Pyla is among the oldest villages in Cyprus. The village was first inhabited during the Middle Ages.
On several old maps it is marked with the names Pila or Pilla.

The name of the village is Greek which leads to the assumption that the village existed during the Byzantine years. The name "Pyla" is after the Greek word "πύλη" (entrance), probably because it was the only way to travel to the plain of Mesaoria. The University of Central Lancashire has a campus in the village, the only British university to have a site on the island.

==Pyla Tourist Area==
Pyla Tourist Area is the area that neighbours the sea and belongs to the administrative division of the village of Pyla.

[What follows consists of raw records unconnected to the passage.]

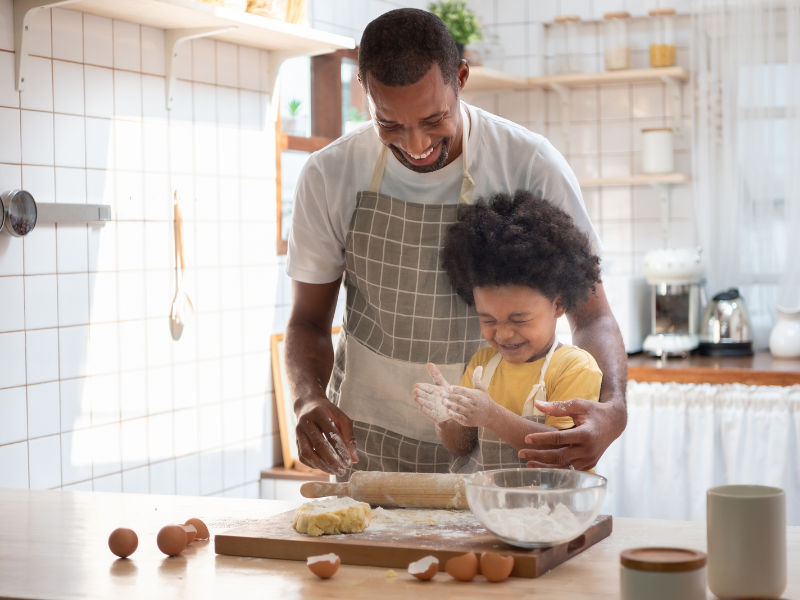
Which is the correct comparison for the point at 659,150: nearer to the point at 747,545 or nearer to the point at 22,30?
the point at 22,30

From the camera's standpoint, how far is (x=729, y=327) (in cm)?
338

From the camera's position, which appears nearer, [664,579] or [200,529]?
[664,579]

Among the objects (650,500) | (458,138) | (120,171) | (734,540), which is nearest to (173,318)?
(120,171)

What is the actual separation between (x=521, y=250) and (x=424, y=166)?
0.22 metres

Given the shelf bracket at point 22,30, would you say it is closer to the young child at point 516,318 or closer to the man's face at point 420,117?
the man's face at point 420,117

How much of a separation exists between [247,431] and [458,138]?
1.76m

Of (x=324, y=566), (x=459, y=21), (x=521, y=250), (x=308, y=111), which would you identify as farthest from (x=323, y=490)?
(x=459, y=21)

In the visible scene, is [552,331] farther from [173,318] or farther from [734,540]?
[173,318]

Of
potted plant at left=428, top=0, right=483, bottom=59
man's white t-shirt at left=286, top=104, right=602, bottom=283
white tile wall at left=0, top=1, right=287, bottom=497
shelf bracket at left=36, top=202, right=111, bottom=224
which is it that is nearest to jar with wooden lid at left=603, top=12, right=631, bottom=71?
potted plant at left=428, top=0, right=483, bottom=59

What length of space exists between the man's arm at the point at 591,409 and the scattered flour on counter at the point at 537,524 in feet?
0.67

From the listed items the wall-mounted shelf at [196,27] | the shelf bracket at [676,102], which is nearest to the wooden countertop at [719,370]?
the shelf bracket at [676,102]

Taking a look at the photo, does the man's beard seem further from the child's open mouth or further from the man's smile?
the child's open mouth

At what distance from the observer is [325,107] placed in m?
3.39

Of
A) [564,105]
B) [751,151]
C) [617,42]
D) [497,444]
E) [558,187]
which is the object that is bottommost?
[497,444]
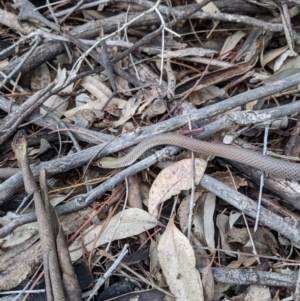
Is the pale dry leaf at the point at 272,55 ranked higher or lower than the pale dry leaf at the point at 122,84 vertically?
lower

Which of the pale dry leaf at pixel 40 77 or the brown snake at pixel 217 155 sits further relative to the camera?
the pale dry leaf at pixel 40 77

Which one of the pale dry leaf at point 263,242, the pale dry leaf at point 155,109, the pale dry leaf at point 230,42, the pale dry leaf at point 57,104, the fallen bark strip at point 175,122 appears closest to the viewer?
the pale dry leaf at point 263,242

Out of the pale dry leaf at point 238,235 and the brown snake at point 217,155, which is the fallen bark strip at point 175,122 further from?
the pale dry leaf at point 238,235

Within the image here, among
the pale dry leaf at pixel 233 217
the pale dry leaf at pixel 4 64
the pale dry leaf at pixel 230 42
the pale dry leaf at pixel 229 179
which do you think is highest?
the pale dry leaf at pixel 4 64

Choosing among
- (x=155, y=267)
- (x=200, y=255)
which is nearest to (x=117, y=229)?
(x=155, y=267)

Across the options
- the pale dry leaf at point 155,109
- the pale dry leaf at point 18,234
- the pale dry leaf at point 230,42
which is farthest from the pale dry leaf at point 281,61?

Several of the most luxurious hotels in Cyprus are located in the tourist area of Pyla, such as: Golden Bay, Lordos Beach and Sandy Beach. This strip is lined with a mix of taverns and restaurants, as well as tourist shops and boutiques, which all run parallel to the beachside which offers organised facilities, as well as kiosks and ice-cream stands. Pyla Tourist Area continues through the new Larnaca-Dhekelia sea road, onwards to the C.T.O. (Cyprus Tourist Organisation) beach.

==Sports==
Currently, Aspis FC is the only football club in the village of Pyla.
Also, the village hosts a volleyball club, named Finikas.

== 2023 crisis ==
On 18 August 2023, Turkish soldiers from the Cyprus Turkish Peace Force Command, Security Forces Command, de facto Turkish Cypriot Police and Turkish-Cypriot civilians alike came in conflict with UNFICYP soldiers and vehicles for blocking a road attempted to be built by the Turkish authorities in the island, which plans to connect the village of Arsos that lies within the occupied side to the village of Pyla in the buffer zone, bypassing the road in the northeast that passes through British military base checkpoints. UNFICYP, citing its duty to maintain the status quo, stated its intentions to halt and stop the road construction through peaceful means. Footage that reached media outlets and social media reflects UN jeeps blocking the construction site of the road with Turkish construction vehicle operators removing the vehicles forcefully. This assault on the UN forces drew international condemnation from Greece, France, the United States, the European Union and the United Kingdom. Criticism from UN and Cypriot authorities stated that the construction would have negative repercussions on the stagnant negotiations to resolve the island's division. Three peacekeepers were seriously injured and required hospitalisation. The Turkish president accused the UN force of bias against Turkish Cypriots and added that Turkey will not allow any "unlawful" behaviour toward Turks on Cyprus. The U.N. Security Council said that the incident was a violation of the status quo that is contrary to council resolutions and condemned the assault on the peacekeepers. The U.N. Secretary-General António Guterres said that “threats to the safety of U.N. peacekeepers and damage to U.N. property are unacceptable and may constitute serious crimes under international law".

On 9 October 2023, both the Turkish side and UNFICYP announced that they have reached an agreement and, further, Turkish Cypriot Foreign Minister Tahsin Ertuğruloğlu stated that the construction of the road will continue.